Third, acquirors should ensure that they have the operational infrastructure, products, and/or services in place that will be most likely to attract the types of sellers they are targeting. Acquirors that provide operational flexibility, an open architecture, and a multi-custodial platform are more likely to attract a greater number of advisors looking to join their practice.

Fourth, acquirors should retain a team of advisors designed to support the acquiror through the process. This may entail retaining an investment banker or consultant to assist the firm in understanding the market for the sales of RIAs, identifying potential acquisition targets, valuing potential selling firms, preparing acquisition proposals, and negotiating terms of a potential acquisition. The acquiror should also retain an attorney well-versed in RIA mergers and acquisitions to assist with due diligence on the selling firm; advise the acquiror on how to structure the transaction to best achieve the acquiror’s goals; and draft, review, and negotiate key documents for the purchase transaction (which could include, depending on the transaction, non-disclosure agreements, letters of intent, purchase agreements, and employment agreements). For an article that discusses the steps and documents involved in an RIA merger or sale, please click here.

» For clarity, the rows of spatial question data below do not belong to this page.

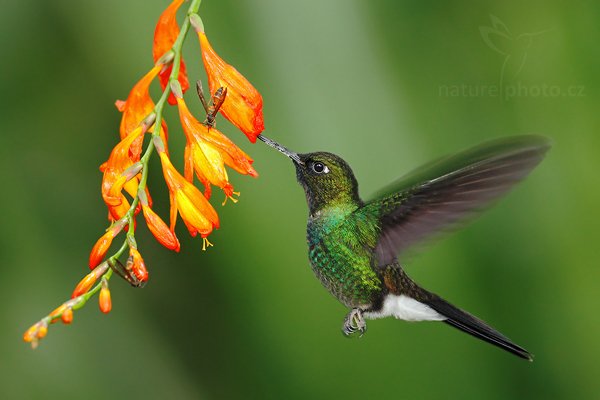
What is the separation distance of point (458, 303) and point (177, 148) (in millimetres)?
989

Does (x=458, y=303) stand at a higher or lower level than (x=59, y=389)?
lower

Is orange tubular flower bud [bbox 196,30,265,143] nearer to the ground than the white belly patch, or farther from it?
farther from it

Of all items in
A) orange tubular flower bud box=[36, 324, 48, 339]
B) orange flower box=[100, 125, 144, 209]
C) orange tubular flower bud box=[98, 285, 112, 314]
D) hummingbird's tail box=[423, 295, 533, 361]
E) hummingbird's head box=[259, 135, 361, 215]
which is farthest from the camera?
hummingbird's head box=[259, 135, 361, 215]

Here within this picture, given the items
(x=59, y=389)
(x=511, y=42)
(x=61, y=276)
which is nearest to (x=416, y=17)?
(x=511, y=42)

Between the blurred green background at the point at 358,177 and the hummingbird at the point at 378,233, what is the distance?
528mm

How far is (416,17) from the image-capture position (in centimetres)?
295

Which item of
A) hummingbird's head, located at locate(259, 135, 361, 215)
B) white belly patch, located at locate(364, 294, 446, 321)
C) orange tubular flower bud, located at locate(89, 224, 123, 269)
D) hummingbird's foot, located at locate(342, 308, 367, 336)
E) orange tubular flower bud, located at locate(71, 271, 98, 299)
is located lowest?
white belly patch, located at locate(364, 294, 446, 321)

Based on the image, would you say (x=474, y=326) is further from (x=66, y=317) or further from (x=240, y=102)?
(x=66, y=317)

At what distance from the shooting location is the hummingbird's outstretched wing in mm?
1703

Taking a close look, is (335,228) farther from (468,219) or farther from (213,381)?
(213,381)

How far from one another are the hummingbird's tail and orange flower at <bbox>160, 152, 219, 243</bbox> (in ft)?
2.11

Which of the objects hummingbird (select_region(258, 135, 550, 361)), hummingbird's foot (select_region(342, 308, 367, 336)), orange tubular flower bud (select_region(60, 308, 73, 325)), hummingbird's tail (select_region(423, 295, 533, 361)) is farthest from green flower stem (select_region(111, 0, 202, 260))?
hummingbird's tail (select_region(423, 295, 533, 361))

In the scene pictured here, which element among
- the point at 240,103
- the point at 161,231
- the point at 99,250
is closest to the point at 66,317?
the point at 99,250

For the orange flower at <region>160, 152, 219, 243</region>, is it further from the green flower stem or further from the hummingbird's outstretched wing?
the hummingbird's outstretched wing
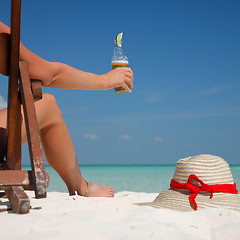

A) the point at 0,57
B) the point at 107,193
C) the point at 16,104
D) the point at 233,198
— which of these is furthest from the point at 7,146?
the point at 233,198

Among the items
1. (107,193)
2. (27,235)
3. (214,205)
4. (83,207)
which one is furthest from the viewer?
(107,193)

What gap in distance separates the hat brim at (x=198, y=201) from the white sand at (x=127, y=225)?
4.2 inches

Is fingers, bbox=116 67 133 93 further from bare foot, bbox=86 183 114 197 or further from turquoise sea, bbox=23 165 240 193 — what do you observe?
turquoise sea, bbox=23 165 240 193

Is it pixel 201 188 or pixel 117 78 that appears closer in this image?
pixel 201 188

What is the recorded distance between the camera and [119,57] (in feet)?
8.43

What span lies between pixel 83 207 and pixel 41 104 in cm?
70

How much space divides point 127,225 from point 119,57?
1551 mm

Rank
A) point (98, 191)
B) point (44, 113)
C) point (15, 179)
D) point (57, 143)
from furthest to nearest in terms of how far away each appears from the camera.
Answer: point (98, 191), point (57, 143), point (44, 113), point (15, 179)

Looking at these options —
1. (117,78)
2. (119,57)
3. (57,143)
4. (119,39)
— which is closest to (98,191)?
(57,143)

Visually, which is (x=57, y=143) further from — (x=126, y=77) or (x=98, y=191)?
(x=126, y=77)

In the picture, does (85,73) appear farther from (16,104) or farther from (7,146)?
(7,146)

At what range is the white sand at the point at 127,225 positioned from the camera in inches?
45.5

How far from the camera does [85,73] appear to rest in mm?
2082

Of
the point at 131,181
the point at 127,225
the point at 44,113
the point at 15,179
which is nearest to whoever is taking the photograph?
the point at 127,225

Fifth, acquirors should ensure that they have available sufficient resources and personnel to coordinate and assist with the integration of the acquired firm following the closing for the transaction. While often underestimated, integration of an acquired firm following the close of a transaction is a significant factor in determining the overall success of the acquisition. Post-transaction integration often requires an investment of a significant amount of time and resources. Transition of client accounts, fee billing arrangements, operational workflows, restructuring of employee teams, and training new employees on new policies and practices, and other factors can often lead to the integration process taking anywhere from twelve to eighteen months after the closing of the purchase transaction.

In summary, an RIA seeking to grow through acquisition of another practice should ensure it is properly prepared to explore and consummate a purchase transaction. Taking the steps described above will significantly increase the likelihood of success when pursuing such a transaction.